> [Saved dataset items]
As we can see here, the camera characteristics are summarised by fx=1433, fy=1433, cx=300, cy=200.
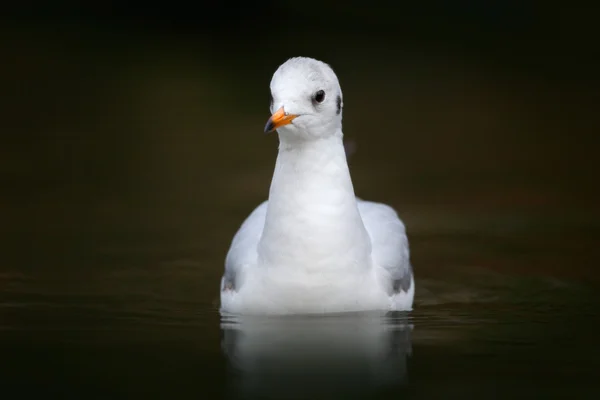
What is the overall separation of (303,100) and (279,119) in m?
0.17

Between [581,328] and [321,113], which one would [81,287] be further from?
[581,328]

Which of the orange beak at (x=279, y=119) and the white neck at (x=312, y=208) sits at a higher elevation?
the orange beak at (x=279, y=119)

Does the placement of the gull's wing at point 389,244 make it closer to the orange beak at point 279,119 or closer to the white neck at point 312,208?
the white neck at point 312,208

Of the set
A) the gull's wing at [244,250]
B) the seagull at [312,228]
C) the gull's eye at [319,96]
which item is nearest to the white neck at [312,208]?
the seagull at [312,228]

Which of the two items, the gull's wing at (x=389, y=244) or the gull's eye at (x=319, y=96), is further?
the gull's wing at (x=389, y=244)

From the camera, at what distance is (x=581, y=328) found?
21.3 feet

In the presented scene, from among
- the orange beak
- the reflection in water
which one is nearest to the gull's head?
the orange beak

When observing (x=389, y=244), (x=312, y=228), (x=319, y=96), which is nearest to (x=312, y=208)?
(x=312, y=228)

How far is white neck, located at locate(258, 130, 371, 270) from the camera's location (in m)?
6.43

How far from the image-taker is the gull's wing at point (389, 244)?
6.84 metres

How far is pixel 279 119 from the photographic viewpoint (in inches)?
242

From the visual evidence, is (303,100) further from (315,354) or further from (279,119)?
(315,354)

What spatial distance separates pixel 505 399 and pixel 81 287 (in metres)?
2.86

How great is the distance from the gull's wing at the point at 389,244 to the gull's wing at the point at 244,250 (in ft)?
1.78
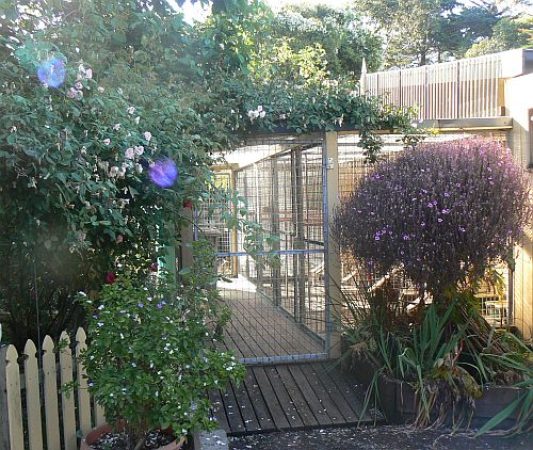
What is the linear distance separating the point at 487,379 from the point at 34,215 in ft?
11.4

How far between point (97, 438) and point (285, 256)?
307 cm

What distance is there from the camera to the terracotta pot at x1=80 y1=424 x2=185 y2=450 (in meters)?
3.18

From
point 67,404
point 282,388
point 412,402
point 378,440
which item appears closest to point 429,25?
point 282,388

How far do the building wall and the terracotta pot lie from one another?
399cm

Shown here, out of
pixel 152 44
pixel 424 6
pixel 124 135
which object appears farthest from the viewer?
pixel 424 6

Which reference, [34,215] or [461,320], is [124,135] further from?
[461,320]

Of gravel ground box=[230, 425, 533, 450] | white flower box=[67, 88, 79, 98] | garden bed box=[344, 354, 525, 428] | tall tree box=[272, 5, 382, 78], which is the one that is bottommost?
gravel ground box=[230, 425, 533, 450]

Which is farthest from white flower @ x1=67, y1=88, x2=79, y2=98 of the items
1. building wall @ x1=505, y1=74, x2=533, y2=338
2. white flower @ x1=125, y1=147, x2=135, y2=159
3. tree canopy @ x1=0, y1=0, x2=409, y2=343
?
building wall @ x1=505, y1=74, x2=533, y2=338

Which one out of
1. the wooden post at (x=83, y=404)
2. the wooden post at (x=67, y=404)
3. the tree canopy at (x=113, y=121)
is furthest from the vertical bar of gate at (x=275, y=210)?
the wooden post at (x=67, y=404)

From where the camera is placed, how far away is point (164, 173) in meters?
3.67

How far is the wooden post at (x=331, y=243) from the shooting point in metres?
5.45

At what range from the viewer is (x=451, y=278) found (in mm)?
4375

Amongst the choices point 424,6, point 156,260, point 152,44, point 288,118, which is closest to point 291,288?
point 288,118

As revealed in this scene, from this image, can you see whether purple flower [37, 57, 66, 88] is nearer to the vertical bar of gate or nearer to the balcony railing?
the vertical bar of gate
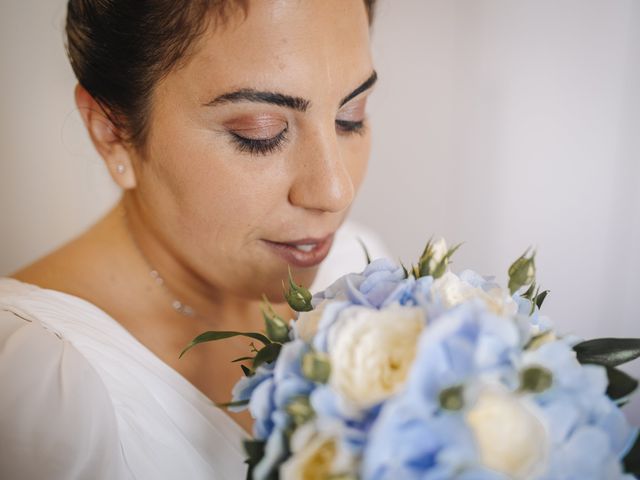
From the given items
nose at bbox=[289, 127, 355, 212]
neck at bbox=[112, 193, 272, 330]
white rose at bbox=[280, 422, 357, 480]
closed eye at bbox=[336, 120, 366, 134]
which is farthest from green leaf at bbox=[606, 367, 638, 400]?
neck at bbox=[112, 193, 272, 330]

> [Prompt] Please copy out all of the material above word for word, leaving the pictures out.

> [Correct output]
As we can see here, the camera characteristics are summarised by fx=1433, fy=1433, cx=300, cy=200.
What is the overall separation of (303,100) and (279,119) in m?
0.17

Between [581,328] and [321,113], which one would [81,287] be further from?
[581,328]

Which of the orange beak at (x=279, y=119) and the white neck at (x=312, y=208) sits at a higher elevation?
the orange beak at (x=279, y=119)

Does the placement of the gull's wing at point 389,244 make it closer to the orange beak at point 279,119 or closer to the white neck at point 312,208?
the white neck at point 312,208

Of the set
A) the gull's wing at [244,250]
B) the seagull at [312,228]
C) the gull's eye at [319,96]
which item is nearest to the white neck at [312,208]?
the seagull at [312,228]

Which of the two items, the gull's wing at (x=389, y=244) or the gull's eye at (x=319, y=96), is further?
the gull's wing at (x=389, y=244)

From the camera, at what distance is (x=581, y=328) found?
21.3 feet

In the presented scene, from among
- the orange beak
- the reflection in water
which one is nearest to the gull's head?
the orange beak

When observing (x=389, y=244), (x=312, y=228), (x=319, y=96), which is nearest to (x=312, y=208)?
(x=312, y=228)

How far is white neck, located at locate(258, 130, 371, 270) from the camera's location (in m)?
6.43

How far from the image-taker is the gull's wing at point (389, 244)?
6.84 metres

How far is pixel 279 119 from the photographic viewpoint (in inches)?
242

From the visual evidence, is (303,100) further from (315,354) or further from (279,119)?
(315,354)

What spatial distance separates pixel 505 399 and pixel 81 287 (in metres)?
2.86

How great is the distance from the gull's wing at the point at 389,244 to the gull's wing at the point at 244,250 (in ft)?
1.78
What is the linear distance separating the point at 487,379 from the point at 34,215 in ft?
11.4

How far between point (97, 438) and point (285, 256)?
307 cm

What distance is there from the camera to the terracotta pot at x1=80 y1=424 x2=185 y2=450 (in meters)?
3.18

From
point 67,404
point 282,388
point 412,402
point 378,440
which item appears closest to point 429,25?
point 282,388

How far do the building wall and the terracotta pot lie from one another?
399cm

Shown here, out of
pixel 152 44
pixel 424 6
pixel 124 135
which object appears farthest from the viewer?
pixel 424 6

Which reference, [34,215] or [461,320], is [124,135] further from?
[461,320]

Of gravel ground box=[230, 425, 533, 450] | white flower box=[67, 88, 79, 98] | garden bed box=[344, 354, 525, 428] | tall tree box=[272, 5, 382, 78], which is the one that is bottommost?
gravel ground box=[230, 425, 533, 450]

Which is farthest from white flower @ x1=67, y1=88, x2=79, y2=98 of the items
1. building wall @ x1=505, y1=74, x2=533, y2=338
2. white flower @ x1=125, y1=147, x2=135, y2=159
3. tree canopy @ x1=0, y1=0, x2=409, y2=343
?
building wall @ x1=505, y1=74, x2=533, y2=338

Which one out of
1. the wooden post at (x=83, y=404)
2. the wooden post at (x=67, y=404)
3. the tree canopy at (x=113, y=121)
is furthest from the vertical bar of gate at (x=275, y=210)?
the wooden post at (x=67, y=404)

From where the camera is placed, how far away is point (164, 173) in meters?
3.67

How far is the wooden post at (x=331, y=243) from the shooting point in metres?
5.45

At what range from the viewer is (x=451, y=278) found (in mm)?
4375

Amongst the choices point 424,6, point 156,260, point 152,44, point 288,118, which is closest to point 291,288?
point 288,118

As revealed in this scene, from this image, can you see whether purple flower [37, 57, 66, 88] is nearer to the vertical bar of gate or nearer to the balcony railing?
the vertical bar of gate
From the given items
nose at bbox=[289, 127, 355, 212]
neck at bbox=[112, 193, 272, 330]
white rose at bbox=[280, 422, 357, 480]
closed eye at bbox=[336, 120, 366, 134]
which is farthest from green leaf at bbox=[606, 367, 638, 400]?
neck at bbox=[112, 193, 272, 330]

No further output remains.